Nothing but the lines from the one containing "If you look at" through the last line should be written out, please, exactly as they stand.

> _Dataset excerpts_

::::

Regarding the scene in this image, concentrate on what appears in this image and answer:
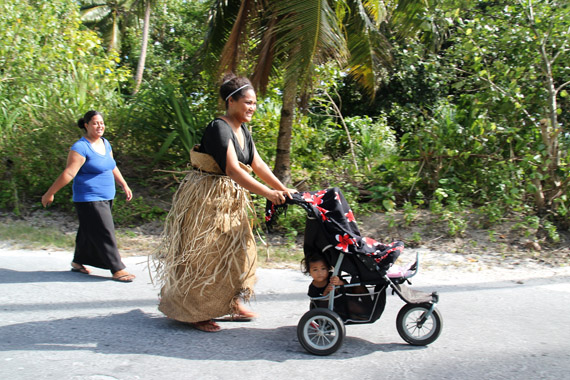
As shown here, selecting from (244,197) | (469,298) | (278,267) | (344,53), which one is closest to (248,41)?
(344,53)

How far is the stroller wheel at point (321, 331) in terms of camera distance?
12.2ft

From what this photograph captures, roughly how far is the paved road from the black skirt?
0.21 metres

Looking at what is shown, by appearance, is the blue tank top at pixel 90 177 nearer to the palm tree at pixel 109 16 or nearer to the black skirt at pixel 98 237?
the black skirt at pixel 98 237

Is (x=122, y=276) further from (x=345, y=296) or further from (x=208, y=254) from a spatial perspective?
(x=345, y=296)

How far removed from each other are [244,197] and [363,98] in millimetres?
9430

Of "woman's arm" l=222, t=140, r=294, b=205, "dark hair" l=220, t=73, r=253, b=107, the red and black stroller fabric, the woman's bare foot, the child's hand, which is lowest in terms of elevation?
the woman's bare foot

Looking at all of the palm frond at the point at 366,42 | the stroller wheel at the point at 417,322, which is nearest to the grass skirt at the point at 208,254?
the stroller wheel at the point at 417,322

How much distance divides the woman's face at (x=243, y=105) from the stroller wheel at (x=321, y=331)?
1549 mm

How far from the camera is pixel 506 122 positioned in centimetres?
792

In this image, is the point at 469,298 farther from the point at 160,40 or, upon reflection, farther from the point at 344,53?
the point at 160,40

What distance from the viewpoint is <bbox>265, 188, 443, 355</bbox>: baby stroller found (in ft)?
12.3

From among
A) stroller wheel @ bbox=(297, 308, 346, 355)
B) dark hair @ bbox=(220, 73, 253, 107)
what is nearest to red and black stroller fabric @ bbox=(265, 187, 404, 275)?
stroller wheel @ bbox=(297, 308, 346, 355)

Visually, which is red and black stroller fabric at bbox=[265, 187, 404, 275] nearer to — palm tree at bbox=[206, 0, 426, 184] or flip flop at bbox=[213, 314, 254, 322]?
flip flop at bbox=[213, 314, 254, 322]

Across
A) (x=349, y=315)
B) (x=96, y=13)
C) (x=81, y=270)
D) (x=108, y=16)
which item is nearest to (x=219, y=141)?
(x=349, y=315)
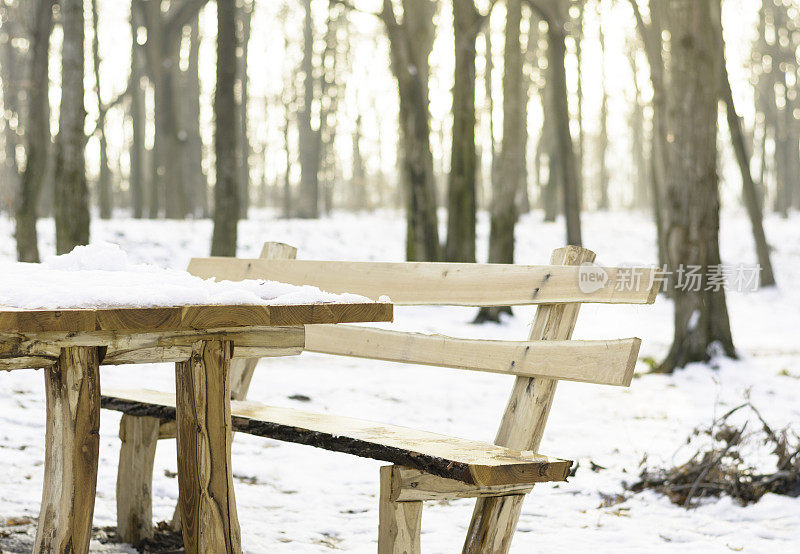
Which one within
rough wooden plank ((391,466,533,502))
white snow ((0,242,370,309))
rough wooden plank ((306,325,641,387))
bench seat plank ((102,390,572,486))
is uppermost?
white snow ((0,242,370,309))

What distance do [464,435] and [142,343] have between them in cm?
312

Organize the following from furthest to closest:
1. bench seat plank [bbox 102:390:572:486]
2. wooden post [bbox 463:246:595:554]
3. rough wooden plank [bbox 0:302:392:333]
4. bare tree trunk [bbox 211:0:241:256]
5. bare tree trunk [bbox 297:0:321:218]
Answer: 1. bare tree trunk [bbox 297:0:321:218]
2. bare tree trunk [bbox 211:0:241:256]
3. wooden post [bbox 463:246:595:554]
4. bench seat plank [bbox 102:390:572:486]
5. rough wooden plank [bbox 0:302:392:333]

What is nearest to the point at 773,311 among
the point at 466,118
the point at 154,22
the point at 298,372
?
the point at 466,118

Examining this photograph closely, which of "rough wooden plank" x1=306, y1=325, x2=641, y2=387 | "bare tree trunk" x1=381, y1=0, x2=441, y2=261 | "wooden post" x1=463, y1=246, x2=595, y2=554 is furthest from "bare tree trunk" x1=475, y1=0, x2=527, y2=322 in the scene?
"wooden post" x1=463, y1=246, x2=595, y2=554

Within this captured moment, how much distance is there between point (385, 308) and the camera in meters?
2.45

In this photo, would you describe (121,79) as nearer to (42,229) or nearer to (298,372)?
(42,229)

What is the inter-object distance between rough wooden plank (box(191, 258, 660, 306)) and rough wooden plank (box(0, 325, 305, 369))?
595mm

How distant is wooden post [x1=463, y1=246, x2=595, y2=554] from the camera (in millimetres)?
2416

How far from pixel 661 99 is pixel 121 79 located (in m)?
25.1

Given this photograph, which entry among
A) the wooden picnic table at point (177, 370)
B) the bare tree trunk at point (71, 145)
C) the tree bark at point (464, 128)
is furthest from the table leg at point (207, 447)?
the tree bark at point (464, 128)

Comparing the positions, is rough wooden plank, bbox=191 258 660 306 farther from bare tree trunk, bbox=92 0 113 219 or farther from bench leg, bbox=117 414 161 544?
bare tree trunk, bbox=92 0 113 219

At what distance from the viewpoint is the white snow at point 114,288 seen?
2.06 m

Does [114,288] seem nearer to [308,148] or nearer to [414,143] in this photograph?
[414,143]

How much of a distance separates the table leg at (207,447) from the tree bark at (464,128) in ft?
27.8
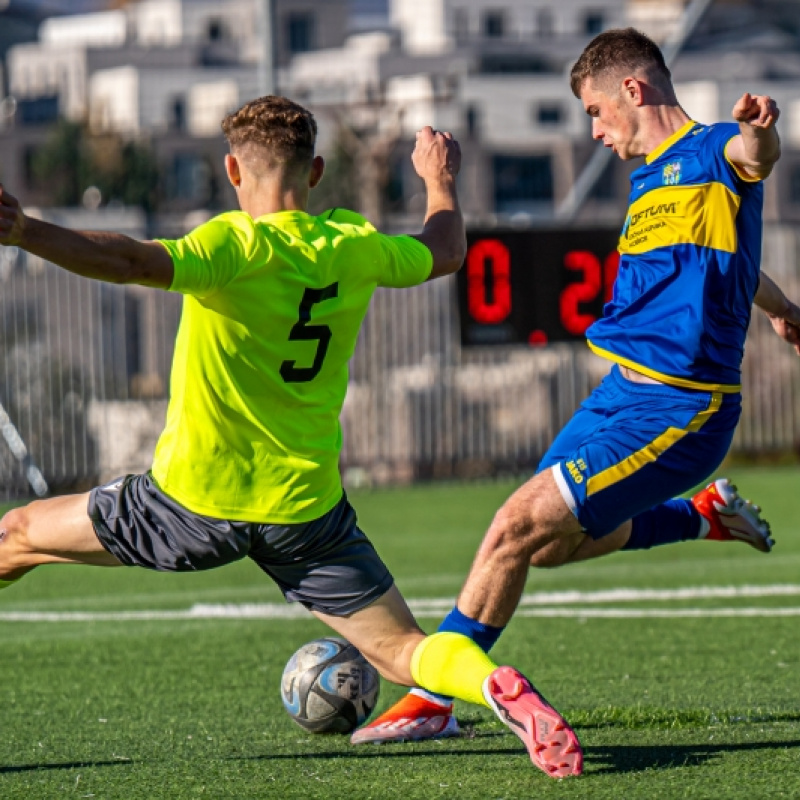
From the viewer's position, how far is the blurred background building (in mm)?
19891

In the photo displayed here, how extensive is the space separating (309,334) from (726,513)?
2.39 meters

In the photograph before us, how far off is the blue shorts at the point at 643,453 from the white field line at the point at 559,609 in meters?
3.54

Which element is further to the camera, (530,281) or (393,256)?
(530,281)

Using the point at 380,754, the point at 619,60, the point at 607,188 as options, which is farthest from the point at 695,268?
the point at 607,188

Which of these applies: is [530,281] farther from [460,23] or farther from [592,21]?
[592,21]

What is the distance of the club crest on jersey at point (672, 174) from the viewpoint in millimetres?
5711

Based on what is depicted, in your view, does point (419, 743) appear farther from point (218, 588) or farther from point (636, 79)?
point (218, 588)

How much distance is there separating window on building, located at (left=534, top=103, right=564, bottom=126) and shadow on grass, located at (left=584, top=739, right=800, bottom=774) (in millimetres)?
→ 61826

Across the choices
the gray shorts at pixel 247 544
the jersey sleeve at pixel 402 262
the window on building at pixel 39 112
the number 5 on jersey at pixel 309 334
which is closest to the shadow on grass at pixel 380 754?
the gray shorts at pixel 247 544

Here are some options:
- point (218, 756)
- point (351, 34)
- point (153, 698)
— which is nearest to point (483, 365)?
point (153, 698)

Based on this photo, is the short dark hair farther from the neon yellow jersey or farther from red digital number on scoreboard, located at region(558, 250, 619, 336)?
red digital number on scoreboard, located at region(558, 250, 619, 336)

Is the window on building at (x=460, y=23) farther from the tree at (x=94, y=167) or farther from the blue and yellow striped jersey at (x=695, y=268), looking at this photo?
the blue and yellow striped jersey at (x=695, y=268)

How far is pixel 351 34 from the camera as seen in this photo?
3174 inches

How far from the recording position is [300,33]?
79.0 m
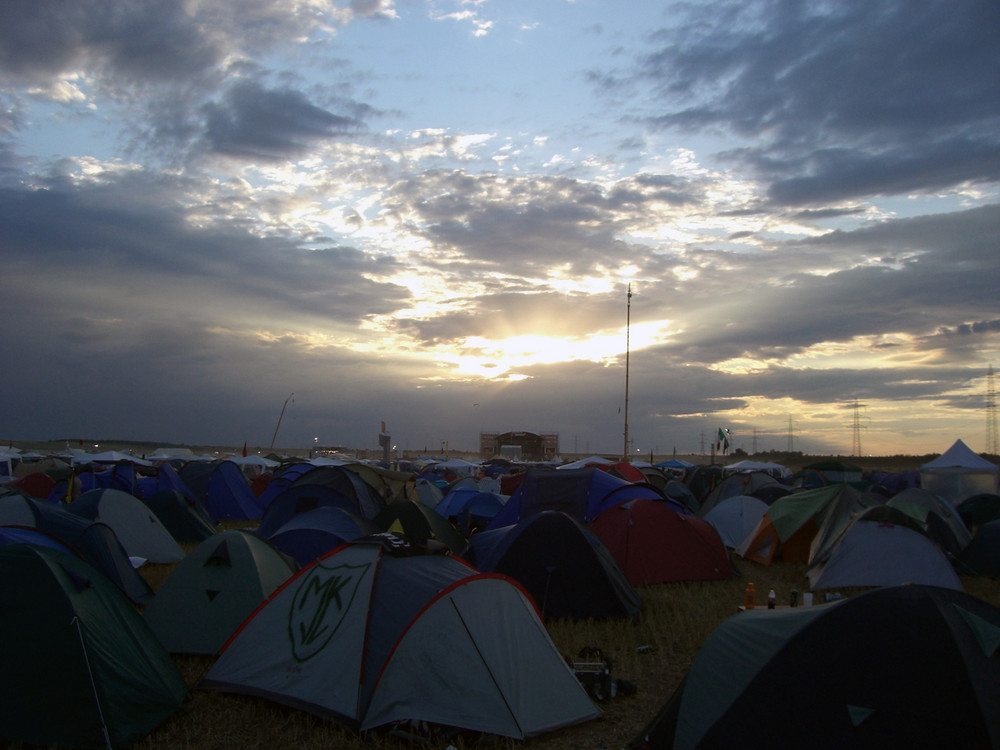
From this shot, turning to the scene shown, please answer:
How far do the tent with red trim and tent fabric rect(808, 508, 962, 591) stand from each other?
723 cm

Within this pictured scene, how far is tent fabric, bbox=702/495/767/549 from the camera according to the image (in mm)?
16952

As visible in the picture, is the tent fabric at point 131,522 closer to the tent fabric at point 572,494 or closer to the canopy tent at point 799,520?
the tent fabric at point 572,494

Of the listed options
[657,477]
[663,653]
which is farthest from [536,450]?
[663,653]

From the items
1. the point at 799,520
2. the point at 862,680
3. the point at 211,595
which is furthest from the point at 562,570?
the point at 799,520

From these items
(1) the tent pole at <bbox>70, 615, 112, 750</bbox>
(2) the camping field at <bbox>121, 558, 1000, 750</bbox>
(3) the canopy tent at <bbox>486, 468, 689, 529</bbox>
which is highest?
(3) the canopy tent at <bbox>486, 468, 689, 529</bbox>

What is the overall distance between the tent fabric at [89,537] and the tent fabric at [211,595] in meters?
1.39

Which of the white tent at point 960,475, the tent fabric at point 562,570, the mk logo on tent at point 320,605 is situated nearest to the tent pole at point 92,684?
the mk logo on tent at point 320,605

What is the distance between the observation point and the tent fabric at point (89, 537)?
1003 cm

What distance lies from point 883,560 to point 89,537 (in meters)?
12.6

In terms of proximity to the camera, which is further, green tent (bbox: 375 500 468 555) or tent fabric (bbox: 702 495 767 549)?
tent fabric (bbox: 702 495 767 549)

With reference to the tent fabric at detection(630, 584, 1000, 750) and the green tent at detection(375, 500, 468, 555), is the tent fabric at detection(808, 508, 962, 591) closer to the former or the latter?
the green tent at detection(375, 500, 468, 555)

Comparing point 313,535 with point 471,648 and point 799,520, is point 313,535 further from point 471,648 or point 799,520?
point 799,520

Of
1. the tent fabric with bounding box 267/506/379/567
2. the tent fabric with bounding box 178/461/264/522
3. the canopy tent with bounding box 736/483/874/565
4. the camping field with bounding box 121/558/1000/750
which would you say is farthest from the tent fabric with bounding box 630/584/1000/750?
the tent fabric with bounding box 178/461/264/522

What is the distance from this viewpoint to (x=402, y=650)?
606 cm
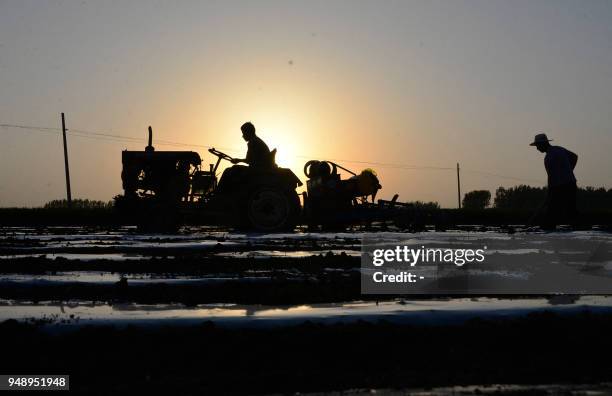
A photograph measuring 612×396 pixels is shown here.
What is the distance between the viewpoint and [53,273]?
8156mm

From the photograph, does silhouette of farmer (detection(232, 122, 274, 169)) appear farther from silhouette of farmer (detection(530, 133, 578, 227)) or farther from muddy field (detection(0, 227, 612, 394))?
muddy field (detection(0, 227, 612, 394))

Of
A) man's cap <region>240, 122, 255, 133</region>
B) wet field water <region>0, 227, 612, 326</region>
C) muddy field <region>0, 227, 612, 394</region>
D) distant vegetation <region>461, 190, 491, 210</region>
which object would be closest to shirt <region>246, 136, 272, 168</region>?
man's cap <region>240, 122, 255, 133</region>

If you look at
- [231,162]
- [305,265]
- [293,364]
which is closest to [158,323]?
[293,364]

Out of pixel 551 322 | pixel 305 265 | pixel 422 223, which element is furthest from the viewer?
pixel 422 223

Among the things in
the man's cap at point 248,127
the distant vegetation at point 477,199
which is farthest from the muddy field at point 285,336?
the distant vegetation at point 477,199

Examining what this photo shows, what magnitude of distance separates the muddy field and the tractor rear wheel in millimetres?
9601

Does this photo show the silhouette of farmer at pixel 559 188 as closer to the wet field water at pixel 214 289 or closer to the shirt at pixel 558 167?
the shirt at pixel 558 167

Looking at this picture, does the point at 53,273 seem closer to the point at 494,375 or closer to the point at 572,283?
the point at 572,283

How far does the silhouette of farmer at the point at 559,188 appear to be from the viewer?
16.1m

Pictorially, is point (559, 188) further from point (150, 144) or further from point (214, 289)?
point (214, 289)

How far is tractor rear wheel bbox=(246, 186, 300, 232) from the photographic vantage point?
17.2 meters

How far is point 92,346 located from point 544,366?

::::

> _Solved problem_
If you look at
- [231,162]
- [305,265]
- [293,364]
which is closest to [158,323]?
[293,364]

Out of pixel 551 322 | pixel 305 265 | pixel 422 223, which element is furthest from the viewer?
pixel 422 223

Among the things in
the man's cap at point 248,127
the distant vegetation at point 477,199
which is farthest from the muddy field at point 285,336?
the distant vegetation at point 477,199

Examining what this photo shows, what magnitude of distance separates the muddy field and the tractor rear wheel in millimetres?
9601

Does this photo show the silhouette of farmer at pixel 559 188 as closer to the wet field water at pixel 214 289 or closer to the shirt at pixel 558 167?
the shirt at pixel 558 167

Looking at this picture, does the point at 53,273 seem closer to the point at 494,375 or closer to the point at 572,283?
the point at 572,283

How far does the silhouette of farmer at the point at 559,188 appear to be from the viewer?
16.1m

Pictorially, is point (559, 188) further from point (150, 144) or further from point (214, 289)?
point (214, 289)

How far is tractor rear wheel bbox=(246, 186, 300, 232) from the photographic vantage point?
17.2 meters

How far is point 92,346 located from point 544,366?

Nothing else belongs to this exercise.